While you may not want to orgasm before penetration, getting close beforehand can increase your excitement. Holmgren recommends edging — getting really close to orgasm, backing off, and repeating. "You can be teased with toys, tongue, or fingers," says Holmgren. "Let yourself come close to the orgasm with clitoral stimulation, then stop and do it again and again multiple times, when you might be so excited, begging for penetration."

This technique might also give you the chance to orgasm during intercourse if you grind against your partner's pubic bone or get some other form of clitoral stimulation. "This orgasm is very intense because it’s a double the pleasure," says Holmgren.

Stimulate Your Clitoris Simultaneously
Ashley Batz/Bustle

The easiest way to enjoy penetration is to get clitoral stimulation at the same time. In fact, while only a quarter of women regularly orgasm through intercourse alone, most do orgasm through intercourse plus clitoral stimulation. Don't feel like it doesn't count as an intercourse orgasm just because there's other stuff going on!

A few ways to get clitoral stimulation during intercourse include using the coital alignment technique — a position that can let your clitoris rub against the base of the penis — and using a couples' toy like Dame Products' Eva or WeVibe's Sync (though honestly, any toy you like will do), Astroglide's resident sexologist Dr. Jess O'Reilly tells Bustle. Or, you can literally take matters into your own hands and rub your own clit. Your partner can also lend you a hand, to keep the pun going. Options!

Get Other Kinds of Stimulation
Ashley Batz/Bustle

It's not just your clitoris that can provide additional stimulation during intercourse. You've got a whole body to work with. "Play with your nipples, press on your perineum, kiss with passion, or engage in any other physical activity that is pleasurable during penetration," Dr. Jess says. "You’ll likely find that multi-tasking is exciting and may help you to associate penetration with the experience of pleasure over time."

Find Out Which Parts Of Your Vagina Are The Most Sensitive
Andrew Zaeh for Bustle

Some sexperts talk about the G-spot, a region on the upper wall of the vagina that some people find especially sensitive. However, there's some debate among experts over whether the G-spot exists, and people with vaginas themselves describe very different experiences with it. Most likely, what people are feeling when they describe G-spot pleasure or G-spot orgasms is stimulation of the internal clitoris.

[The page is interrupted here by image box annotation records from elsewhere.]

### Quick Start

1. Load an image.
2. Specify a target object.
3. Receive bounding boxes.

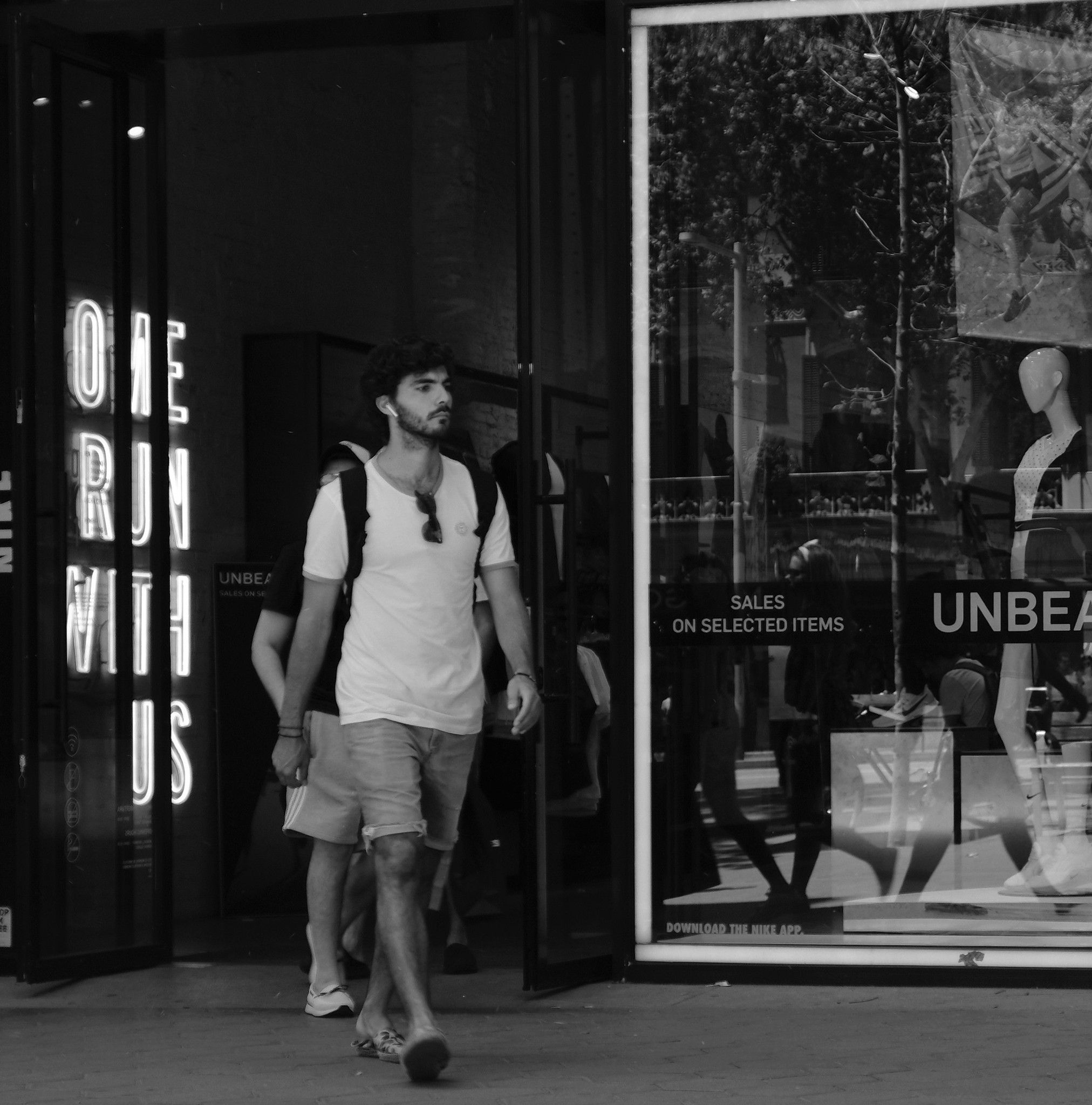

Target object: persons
[269,334,546,1085]
[992,349,1092,902]
[254,440,391,1018]
[650,538,1082,925]
[301,585,491,977]
[977,92,1075,327]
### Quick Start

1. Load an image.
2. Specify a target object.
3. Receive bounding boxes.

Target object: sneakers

Whatever you call it, some people enjoy stimulation of the upper front wall of the vagina, which you can experience via a curved dildo like the Njoy Pure Wand or fingering in a "come hither" motion. "Women often report that a G-Spot orgasm feels different from a clitoral one, as they experience sensations of bearing down or pushing out with their pelvic floor muscles," says Dr. Jess. You can also try shallow penetration to see if the outer portion of your vagina is most sensitive.

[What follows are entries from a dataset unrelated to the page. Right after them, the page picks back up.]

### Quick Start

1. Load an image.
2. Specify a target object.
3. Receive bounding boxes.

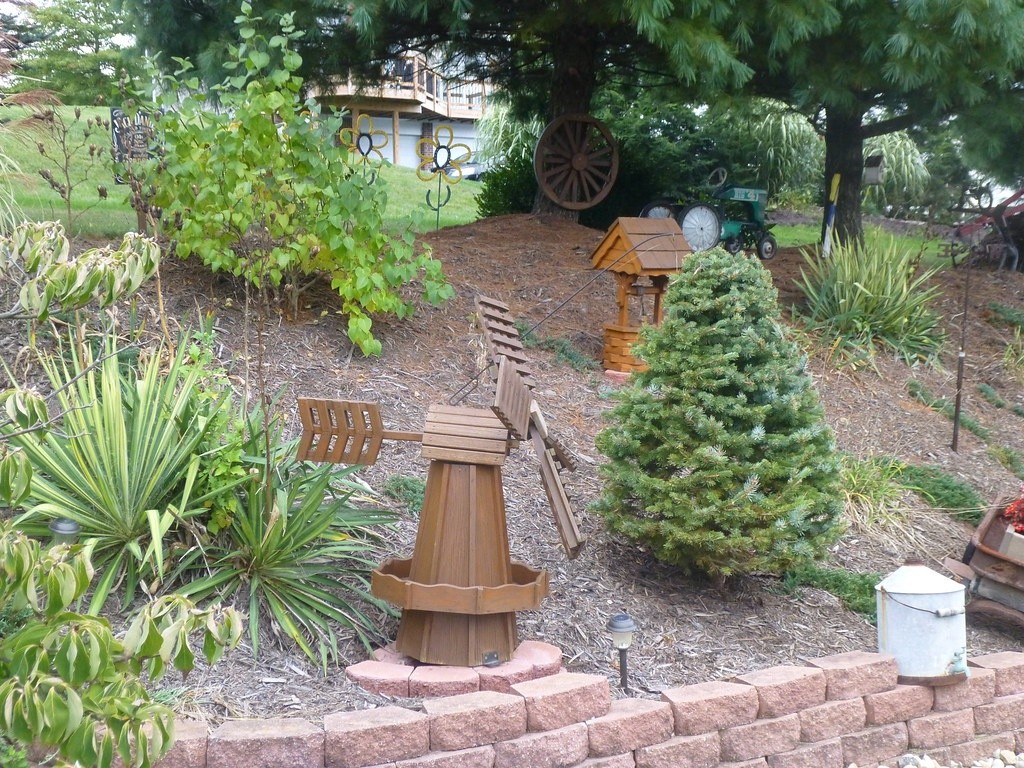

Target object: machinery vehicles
[639,165,777,260]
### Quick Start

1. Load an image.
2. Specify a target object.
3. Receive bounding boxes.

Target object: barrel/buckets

Another area that gives some people pleasure is the anterior fornix, also known as the A spot, which is on the front wall of the vagina all the way up near the cervix and can be stimulated with very deep penetration. Yet another region you don't often hear about is the Cul-De-Sac, says Dr. Jess. "Located opposite the A-Spot on the back wall of the vagina at its deepest point, this sensitive region is associated with dual stimulation of the vagina and the rectum," she says. "As the uterus tents upward during sexual response, the Cul-de-Sac may become more responsive to pressure and stimulation."

But while stimulation of these areas drives some people wild, plenty others feel nothing at all. So don't feel like you're defective if these techniques don't do much for you.

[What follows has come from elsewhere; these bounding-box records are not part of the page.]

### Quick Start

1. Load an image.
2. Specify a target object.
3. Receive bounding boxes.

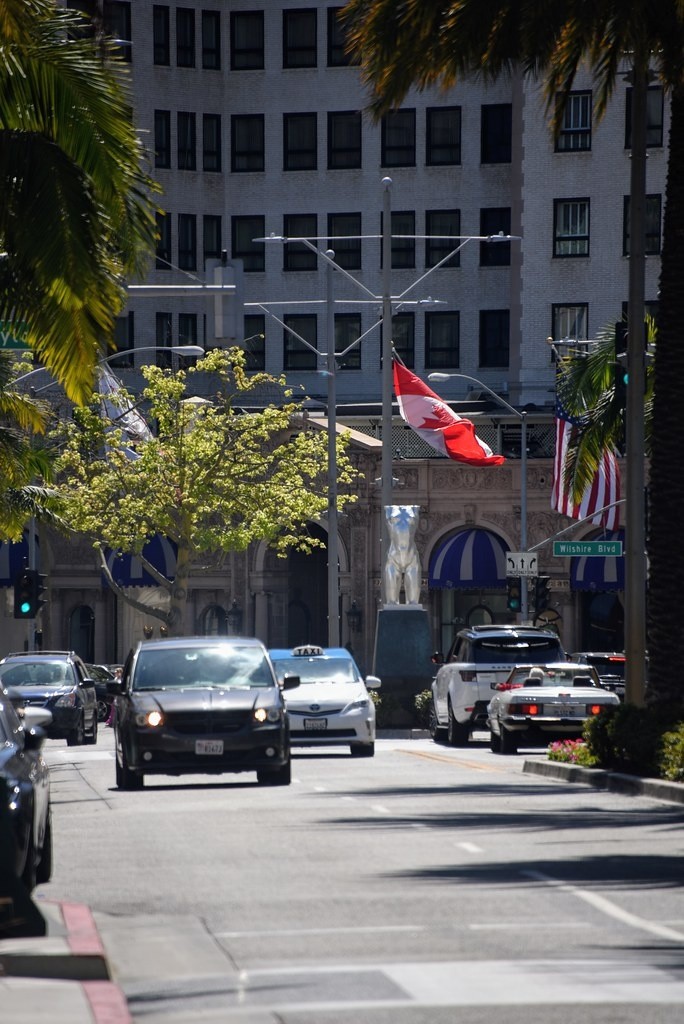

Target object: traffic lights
[13,569,36,619]
[535,576,552,614]
[35,570,48,615]
[506,577,522,613]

That goes for vaginal stimulation in general. There are plenty of ways to enjoy sex without penetration. "You may not enjoy penetration because it’s simply not your cup of tea," says Dr. Jess. "Just as some people love chocolate (or anal penetration), others are indifferent to it, and others dislike it. Your personal tastes need no justification. You are the expert of your own body and your own individual preferences. You do not have to learn to enjoy any specific sex act in order to align your sex life with heteronormative cultural norms."